» **Task to complete**
Set down exactly the lines in the records below that run from the line with "scientific name: Antidorcas marsupialis" to the line with "A: Antidorcas marsupialis (springbok).", inclusive, and nothing more.

» **Dataset records**
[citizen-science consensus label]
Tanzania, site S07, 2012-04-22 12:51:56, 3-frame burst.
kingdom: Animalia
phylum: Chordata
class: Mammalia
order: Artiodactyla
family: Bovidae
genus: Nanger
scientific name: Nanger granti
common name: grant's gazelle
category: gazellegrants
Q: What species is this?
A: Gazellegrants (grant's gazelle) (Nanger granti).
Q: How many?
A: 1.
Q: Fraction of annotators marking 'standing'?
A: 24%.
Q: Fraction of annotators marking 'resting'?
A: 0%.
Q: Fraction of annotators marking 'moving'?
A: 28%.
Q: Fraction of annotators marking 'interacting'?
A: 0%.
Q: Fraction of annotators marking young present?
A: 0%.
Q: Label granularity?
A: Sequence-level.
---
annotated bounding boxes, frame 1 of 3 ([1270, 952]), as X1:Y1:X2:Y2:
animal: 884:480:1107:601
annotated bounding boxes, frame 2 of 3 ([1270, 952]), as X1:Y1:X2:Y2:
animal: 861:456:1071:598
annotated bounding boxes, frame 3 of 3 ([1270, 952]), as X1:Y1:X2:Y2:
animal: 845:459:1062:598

==

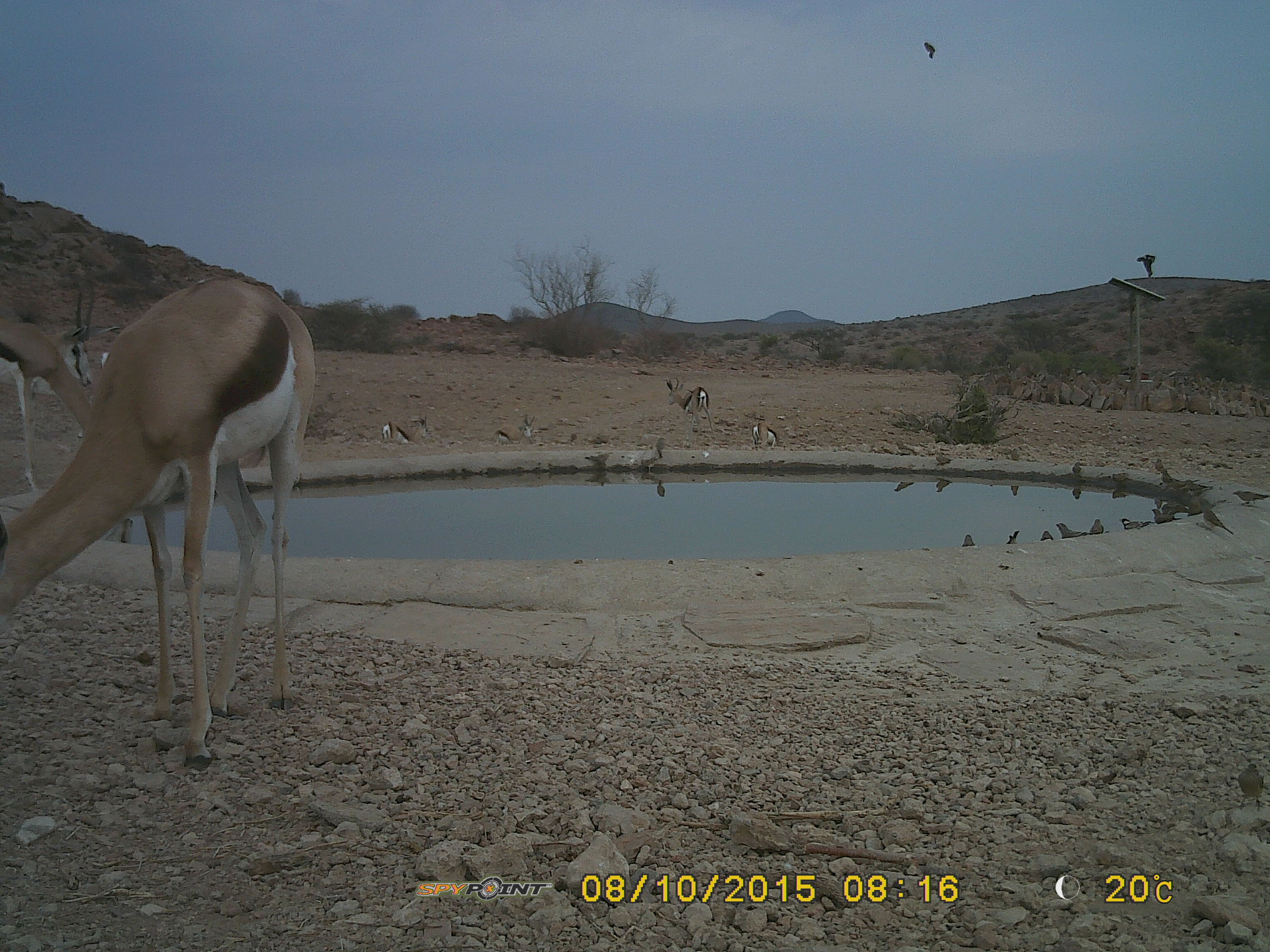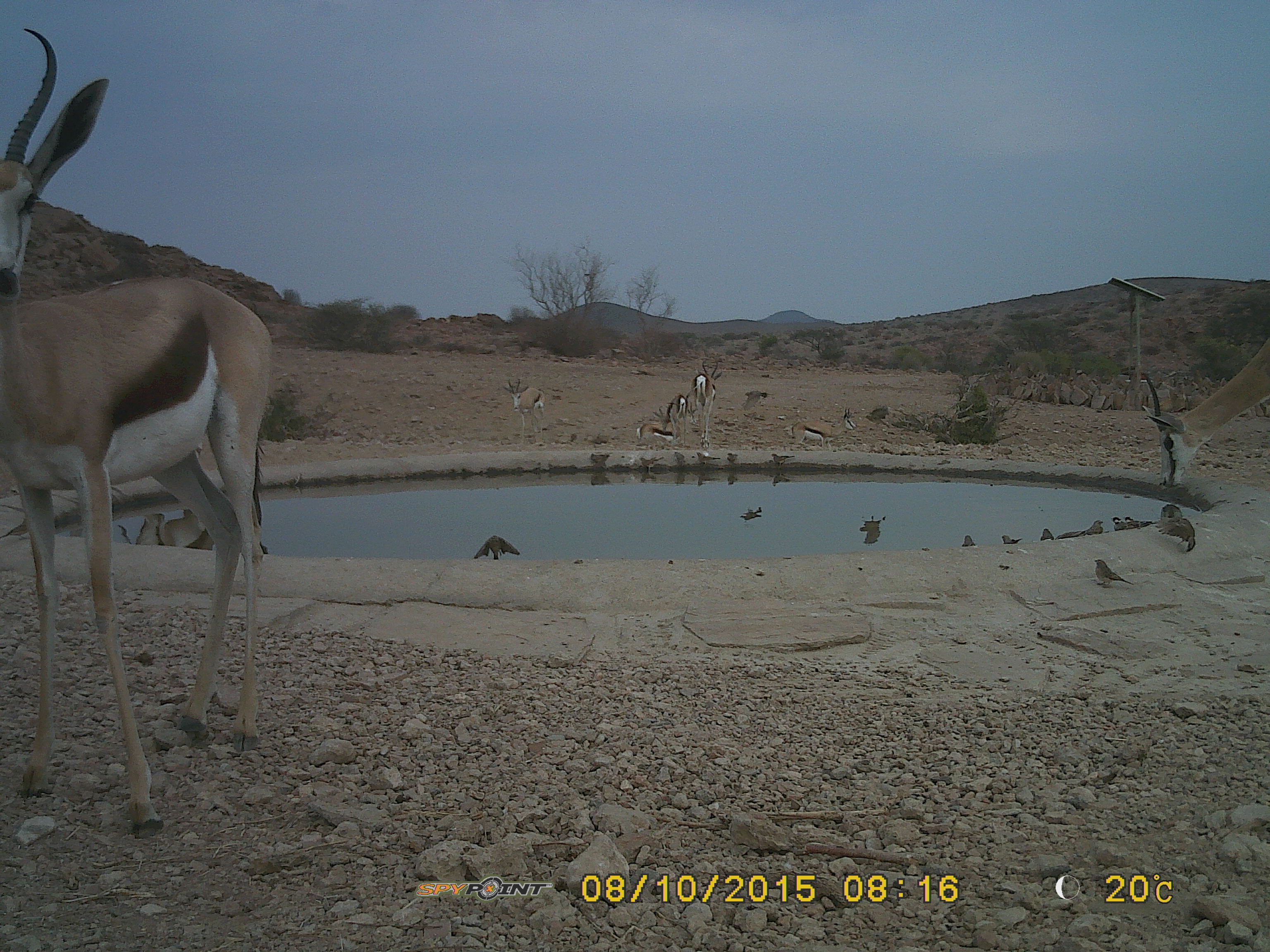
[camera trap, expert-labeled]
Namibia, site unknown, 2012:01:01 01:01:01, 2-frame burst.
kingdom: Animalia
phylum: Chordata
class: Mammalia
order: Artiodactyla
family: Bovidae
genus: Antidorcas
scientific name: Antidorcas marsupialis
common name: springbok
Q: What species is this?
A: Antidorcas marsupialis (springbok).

» **Final answer**
scientific name: Antidorcas marsupialis
common name: springbok
Q: What species is this?
A: Antidorcas marsupialis (springbok).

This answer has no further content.